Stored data
-- Opening Marker --
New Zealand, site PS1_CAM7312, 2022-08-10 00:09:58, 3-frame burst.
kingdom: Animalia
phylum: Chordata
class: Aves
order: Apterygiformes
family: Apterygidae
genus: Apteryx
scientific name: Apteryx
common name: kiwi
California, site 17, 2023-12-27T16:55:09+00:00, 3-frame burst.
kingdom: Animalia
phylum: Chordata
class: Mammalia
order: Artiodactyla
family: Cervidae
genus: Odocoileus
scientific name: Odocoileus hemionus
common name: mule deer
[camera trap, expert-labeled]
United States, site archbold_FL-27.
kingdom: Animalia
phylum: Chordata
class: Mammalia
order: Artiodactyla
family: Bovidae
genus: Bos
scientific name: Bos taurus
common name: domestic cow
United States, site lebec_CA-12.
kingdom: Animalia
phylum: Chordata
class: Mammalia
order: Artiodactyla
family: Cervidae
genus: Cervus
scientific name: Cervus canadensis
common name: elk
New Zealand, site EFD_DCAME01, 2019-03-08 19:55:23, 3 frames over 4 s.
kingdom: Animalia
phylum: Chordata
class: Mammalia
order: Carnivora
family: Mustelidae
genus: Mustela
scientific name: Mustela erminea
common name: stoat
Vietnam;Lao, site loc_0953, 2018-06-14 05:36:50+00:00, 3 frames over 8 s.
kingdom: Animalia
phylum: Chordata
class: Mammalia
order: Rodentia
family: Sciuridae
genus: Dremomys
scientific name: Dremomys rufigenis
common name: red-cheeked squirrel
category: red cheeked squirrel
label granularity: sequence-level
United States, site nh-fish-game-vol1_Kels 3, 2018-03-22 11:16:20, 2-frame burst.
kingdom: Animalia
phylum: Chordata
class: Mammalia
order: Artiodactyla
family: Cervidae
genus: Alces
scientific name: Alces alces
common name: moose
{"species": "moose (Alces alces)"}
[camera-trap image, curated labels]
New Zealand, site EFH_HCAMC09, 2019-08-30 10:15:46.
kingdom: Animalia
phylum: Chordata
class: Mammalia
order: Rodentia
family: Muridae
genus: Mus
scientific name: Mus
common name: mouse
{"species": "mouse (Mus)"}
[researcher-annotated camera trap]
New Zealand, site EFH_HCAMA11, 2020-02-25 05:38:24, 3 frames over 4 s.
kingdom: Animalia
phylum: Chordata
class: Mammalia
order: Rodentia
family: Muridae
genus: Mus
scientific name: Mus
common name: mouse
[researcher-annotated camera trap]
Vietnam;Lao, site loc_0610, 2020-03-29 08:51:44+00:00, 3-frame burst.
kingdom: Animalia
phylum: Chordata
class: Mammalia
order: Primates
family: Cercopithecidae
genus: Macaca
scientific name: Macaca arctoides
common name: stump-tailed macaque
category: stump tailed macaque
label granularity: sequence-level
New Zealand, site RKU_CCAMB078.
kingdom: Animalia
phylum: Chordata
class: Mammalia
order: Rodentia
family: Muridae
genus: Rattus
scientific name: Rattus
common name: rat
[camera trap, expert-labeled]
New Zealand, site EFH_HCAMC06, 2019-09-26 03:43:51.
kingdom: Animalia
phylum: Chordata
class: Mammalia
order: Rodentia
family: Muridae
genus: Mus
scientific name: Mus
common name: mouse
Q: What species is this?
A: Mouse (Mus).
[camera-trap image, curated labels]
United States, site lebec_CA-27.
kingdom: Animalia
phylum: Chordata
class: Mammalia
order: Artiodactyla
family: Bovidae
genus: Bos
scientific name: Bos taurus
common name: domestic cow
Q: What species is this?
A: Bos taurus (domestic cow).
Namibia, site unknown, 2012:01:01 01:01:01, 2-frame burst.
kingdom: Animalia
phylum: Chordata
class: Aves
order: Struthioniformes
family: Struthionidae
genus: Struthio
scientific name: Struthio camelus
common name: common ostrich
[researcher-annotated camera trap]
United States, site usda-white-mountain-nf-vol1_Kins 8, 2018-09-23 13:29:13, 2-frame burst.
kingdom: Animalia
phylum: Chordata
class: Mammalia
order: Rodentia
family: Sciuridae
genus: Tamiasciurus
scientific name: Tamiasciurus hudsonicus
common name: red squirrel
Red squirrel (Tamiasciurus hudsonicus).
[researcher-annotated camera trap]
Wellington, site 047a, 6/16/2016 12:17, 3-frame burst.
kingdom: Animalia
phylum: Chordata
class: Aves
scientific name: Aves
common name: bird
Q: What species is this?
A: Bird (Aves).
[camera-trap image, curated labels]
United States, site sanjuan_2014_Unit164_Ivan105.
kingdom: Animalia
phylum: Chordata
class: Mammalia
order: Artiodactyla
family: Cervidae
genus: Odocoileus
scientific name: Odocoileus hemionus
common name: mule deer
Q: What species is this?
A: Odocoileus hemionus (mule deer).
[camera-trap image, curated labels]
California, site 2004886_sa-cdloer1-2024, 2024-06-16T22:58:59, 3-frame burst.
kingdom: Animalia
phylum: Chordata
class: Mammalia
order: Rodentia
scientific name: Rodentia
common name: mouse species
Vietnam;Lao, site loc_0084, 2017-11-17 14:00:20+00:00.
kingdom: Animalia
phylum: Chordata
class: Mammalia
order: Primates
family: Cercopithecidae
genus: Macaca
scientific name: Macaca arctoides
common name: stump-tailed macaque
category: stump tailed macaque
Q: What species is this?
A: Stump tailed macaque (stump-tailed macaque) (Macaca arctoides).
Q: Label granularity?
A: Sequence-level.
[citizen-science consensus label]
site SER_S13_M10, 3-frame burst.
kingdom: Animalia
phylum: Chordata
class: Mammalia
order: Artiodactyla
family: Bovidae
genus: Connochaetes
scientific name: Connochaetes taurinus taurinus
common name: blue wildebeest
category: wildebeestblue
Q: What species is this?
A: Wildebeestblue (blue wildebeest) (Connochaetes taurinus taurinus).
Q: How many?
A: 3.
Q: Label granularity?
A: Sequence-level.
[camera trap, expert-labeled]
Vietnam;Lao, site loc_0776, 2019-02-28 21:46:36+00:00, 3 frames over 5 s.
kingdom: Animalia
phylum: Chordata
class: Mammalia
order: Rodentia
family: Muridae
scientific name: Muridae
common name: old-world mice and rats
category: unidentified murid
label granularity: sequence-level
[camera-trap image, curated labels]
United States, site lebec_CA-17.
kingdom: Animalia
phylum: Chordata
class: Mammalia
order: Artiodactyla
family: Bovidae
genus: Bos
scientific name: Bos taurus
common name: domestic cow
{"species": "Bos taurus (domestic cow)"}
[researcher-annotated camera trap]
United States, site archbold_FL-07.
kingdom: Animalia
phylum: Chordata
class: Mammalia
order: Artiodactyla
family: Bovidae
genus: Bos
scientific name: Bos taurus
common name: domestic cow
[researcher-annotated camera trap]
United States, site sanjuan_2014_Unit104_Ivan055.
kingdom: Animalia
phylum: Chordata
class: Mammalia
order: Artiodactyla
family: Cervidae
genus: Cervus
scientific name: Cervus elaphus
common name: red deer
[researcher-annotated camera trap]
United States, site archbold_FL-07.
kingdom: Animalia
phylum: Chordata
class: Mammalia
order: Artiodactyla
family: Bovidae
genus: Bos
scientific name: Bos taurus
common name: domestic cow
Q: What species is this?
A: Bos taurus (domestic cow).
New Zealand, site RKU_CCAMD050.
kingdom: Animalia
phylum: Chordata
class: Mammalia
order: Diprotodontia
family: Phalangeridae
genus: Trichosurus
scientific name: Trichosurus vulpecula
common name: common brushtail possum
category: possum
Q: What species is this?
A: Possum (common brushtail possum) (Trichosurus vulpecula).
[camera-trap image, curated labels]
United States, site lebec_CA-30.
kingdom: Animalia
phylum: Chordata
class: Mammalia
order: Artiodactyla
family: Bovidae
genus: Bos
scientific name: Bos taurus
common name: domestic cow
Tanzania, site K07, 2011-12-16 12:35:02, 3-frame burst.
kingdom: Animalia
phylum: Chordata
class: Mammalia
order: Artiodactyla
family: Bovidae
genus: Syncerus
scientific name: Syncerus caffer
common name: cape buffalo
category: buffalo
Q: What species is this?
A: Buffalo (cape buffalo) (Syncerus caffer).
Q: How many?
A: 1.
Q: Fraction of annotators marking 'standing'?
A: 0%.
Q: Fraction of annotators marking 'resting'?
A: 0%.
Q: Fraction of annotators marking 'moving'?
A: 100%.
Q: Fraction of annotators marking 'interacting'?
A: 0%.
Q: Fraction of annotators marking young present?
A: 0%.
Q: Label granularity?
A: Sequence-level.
-- Closing Marker --
**Directions**
Produce only the lines from the line containing "California, site 17, 2023-12-27T16:55:09+00:00, 3-frame" through the line containing "common name: elk", inclusive of both, exactly as they stand in the entries above.

**Result for this exercise**
California, site 17, 2023-12-27T16:55:09+00:00, 3-frame burst.
kingdom: Animalia
phylum: Chordata
class: Mammalia
order: Artiodactyla
family: Cervidae
genus: Odocoileus
scientific name: Odocoileus hemionus
common name: mule deer
[camera trap, expert-labeled]
United States, site archbold_FL-27.
kingdom: Animalia
phylum: Chordata
class: Mammalia
order: Artiodactyla
family: Bovidae
genus: Bos
scientific name: Bos taurus
common name: domestic cow
United States, site lebec_CA-12.
kingdom: Animalia
phylum: Chordata
class: Mammalia
order: Artiodactyla
family: Cervidae
genus: Cervus
scientific name: Cervus canadensis
common name: elk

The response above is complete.